We keep hearing about the outbreak of Listeria monocytogenes – how worried should we be?
What you need to know. Plus 8 ways to avoid it
AM I AT RISK?
That depends. You don’t need to be a particular physical type to get it – anyone can, from newborns to healthy (or previously healthy!) adults. But it’s worth noting that most of the 748 laboratory-confirmed cases are people who already had some kind of underlying immune supression like HIV, cancer, chronic kidney or liver disease, or those on prolonged steroid therapy, or organ transplant recipients.
Having said that, if you’re pregnant you need to be careful, especially if you’re in your third trimester, because it can affect newborns and there is a possibility of complications if the central nervous system (brain or spinal cord) gets involved. You’ll probably feel as if you have flu, but with backache too. Don’t worry: it’s most often very mild and can easily be fixed, but if you have diarrhoea that just doesn’t seem to get better, best you see your doctor for a stool and blood culture.
ANY SYMPTOMS I SHOULD LOOK OUT FOR?
Symptoms vary depending on which system is involved – your brain, spinal cord, blood stream or your digestive system.
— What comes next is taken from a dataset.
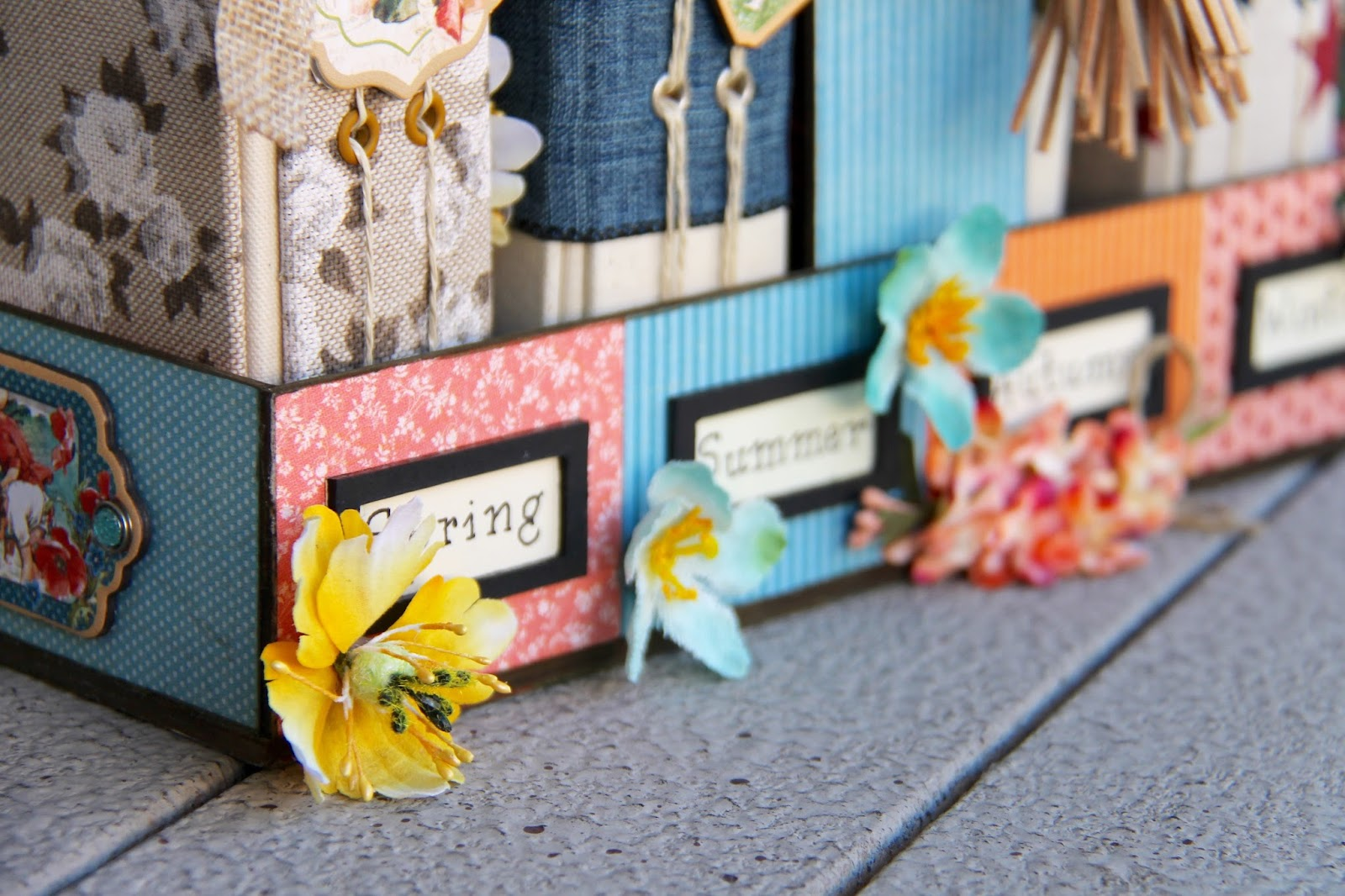 Four seasons Diary Stand G45 Collections Tutorial by Marina Blaukitchen Product by Graphic 45 photo 18.jpg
But you may notice any or all of these: watery stools, fever, headache, dizziness, nausea, vomiting, generalized malaise, your joints and muscles will ache, you may have a stiff neck, feel confused or even, in a bad case, have a seizure. These symptoms usually last up to 48 hours, and then you simply recover from them.
There is a very tiny possibility of complications like meningitis, encephalitis, endocarditis, septicaemia, brain abcess and so on, but it’s very rare and unlikely if you’re healthy.
WHAT CAUSES IT?
Genetic testing has identified a single strain of the bacteria, sequence type 6 (ST6), that seems to be causing the majority of infections. It’s most often found in soil, vegetation, water and faeces, but it’s extremely difficult to find the actual source and eliminate it, which would obviously be the best solution. This particular outbreak is most likely from ‘a food product on the market or a series of food products produced in the same manufacturing environment’‚ says South African food microbiologist and food safety expert Dr Lucia Anelich, but ‘as things stand‚ the source is still not known’.
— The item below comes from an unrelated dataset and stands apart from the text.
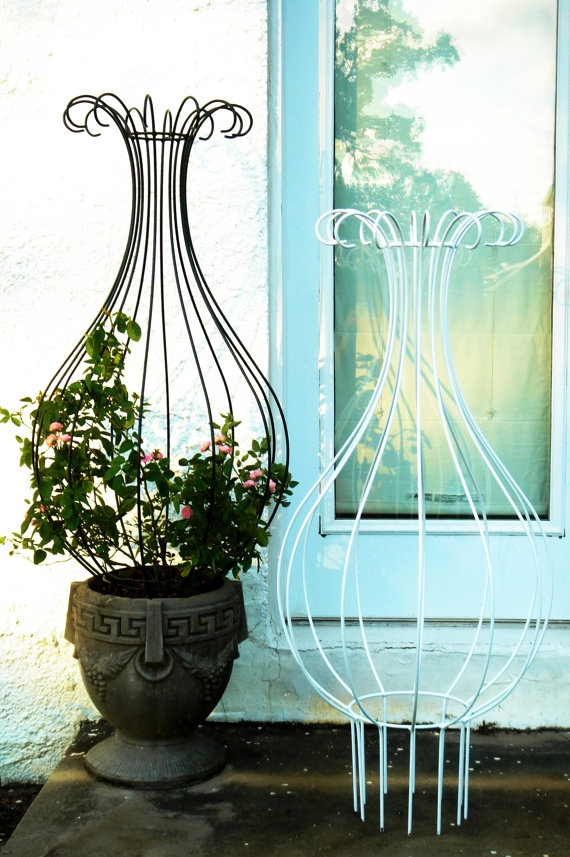 New Orleans Hurricane Wrought Iron Trellis Topiary by Theironsmith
IS LISTERIOSIS CONTAGIOUS?
No. It can’t be transmitted from person to person. You’ll get it from drinking contaminated water, or eating contaminated food. Although it tends to thrive in summer, the latest studies have shown that listeria actually accounts for less than one percent of reported cases of bacterial food-borne infections.
HOW IS IT DIAGNOSED?
The diagnosis is confirmed by the results of a blood culture or from fluid taken from the central nervous system via a lumbar puncture. Listeriosis is now a notifiable disease, which means all healthcare workers are legally obliged to report all new cases to the Department of Health. This, of course, helps with tracing the source of the infection.
WHAT’S THE TREATMENT?
Fortunately, healthy people may not require any treatment – listeriosis usually resolves itself within a couple of days. Some people may need antibiotics, but the treatment varies from patient to patient and depends on other factors too, like your underlying health, for instance.
SOME GOOD NEWS
Finally, it’s important to remember that even though the numbers look bad, most people with no underlying ill-health get better on their own, or with minimal treatment. But if you’re in any doubt, err on the side of caution and contact your nearest health care practitioner.